My dear friends,
How I have enjoyed reading all of your posts! I am so thrilled for all of you, and miss you dearly especially now as I am finding the adjustment from Gordon back to IL a rockier one than I had expected. Being so immersed in the honest Christian community of Gordon and coming back to the dark lack of God in most of my friendships home have made me realize how naive I can be. This morning, I'm afraid was terribly discouraging, and yet, I know that God is keeping me close in His hand--despite my failings. I met with a dear childhood friend today and watched as she laughingly told me of her walk down an ever darkening path. What could I do? What could I say?? She was so desperate for affirmation, for respect and love from me. I sat there, nodding and smiling while feeling a horrible gloom fall over our conversation. Should I have rebuked her? Should I have put my foot down and told her all that she was doing to herself? I didn't know. I still don't know. Right now I just want to wrap her in my arms and cry my heart out. But, I know that God is good and that in the midst of the darkness He was there and working in some mysterious way. Oh how truly great He is! I couldn't imagine life without His presence. How empty. How purposeless. Perhaps that is the reason I am finding it so difficult to spend time with my friends. There is so much I want to say to them, I want to ease their pain so very much, but they don't seem to care and I don't know what to do.
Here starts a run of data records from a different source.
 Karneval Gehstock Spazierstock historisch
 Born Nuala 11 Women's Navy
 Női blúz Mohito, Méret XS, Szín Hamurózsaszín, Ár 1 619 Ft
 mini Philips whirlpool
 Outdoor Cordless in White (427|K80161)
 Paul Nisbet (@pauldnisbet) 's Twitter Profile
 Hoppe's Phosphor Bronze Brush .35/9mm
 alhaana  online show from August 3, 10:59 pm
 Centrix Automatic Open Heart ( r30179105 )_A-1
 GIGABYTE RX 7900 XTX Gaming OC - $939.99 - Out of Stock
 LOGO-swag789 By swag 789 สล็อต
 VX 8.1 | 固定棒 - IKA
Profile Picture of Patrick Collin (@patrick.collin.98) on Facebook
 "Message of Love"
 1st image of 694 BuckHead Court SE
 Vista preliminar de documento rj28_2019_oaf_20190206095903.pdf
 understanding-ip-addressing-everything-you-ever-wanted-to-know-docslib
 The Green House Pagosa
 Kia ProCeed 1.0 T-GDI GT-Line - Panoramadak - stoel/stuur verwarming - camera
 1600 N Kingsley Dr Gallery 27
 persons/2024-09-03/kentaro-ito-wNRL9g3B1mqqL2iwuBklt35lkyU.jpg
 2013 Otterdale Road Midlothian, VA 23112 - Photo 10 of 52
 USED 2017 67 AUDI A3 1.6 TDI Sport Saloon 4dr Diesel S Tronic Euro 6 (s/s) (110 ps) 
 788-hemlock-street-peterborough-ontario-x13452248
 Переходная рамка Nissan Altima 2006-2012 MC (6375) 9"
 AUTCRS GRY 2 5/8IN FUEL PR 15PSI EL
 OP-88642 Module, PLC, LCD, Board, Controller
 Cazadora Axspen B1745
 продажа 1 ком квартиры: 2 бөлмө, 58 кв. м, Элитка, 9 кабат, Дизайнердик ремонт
Despite this, being home and with my family has really been encouraging and delightful. My sister and I took a bike ride at sunset last evening. We played we were on motorboats instead of bicycles like we did when we were little. We refueled by riding through puddles, and stopped by a nearby park to swing. It was one of those delicious summer evenings--the air saturated with water and warm, but not hot.
At night, when I get back home from work, I like to turn on some music and paint or work on some little project. I'm just finishing up a painting that's new and I'm excited because I've never done anything like it before. It was inspired by my dad and a conversation we had about community. He reminded me of a beautiful verse in Acts about people meeting together with purpose and heart.
My brother Michael will be visiting in about a week! We are all eagerly awaiting his arrival and are planning a day at the beach in New Buffalo. We have our usual rituals of Oink's ice cream and Frisbee in the water. Also, I'm hoping to drive down to cornerstone for a day or possibly two! It isn't for sure yet since I still have to sort some things out with my boss. I would LOVE to see MeWithoutYou, but more than that, I would really love to see YOU Hannah Jeane! :)
Well, dear dear ones, thank you so very much for your precious friendship. I love you so!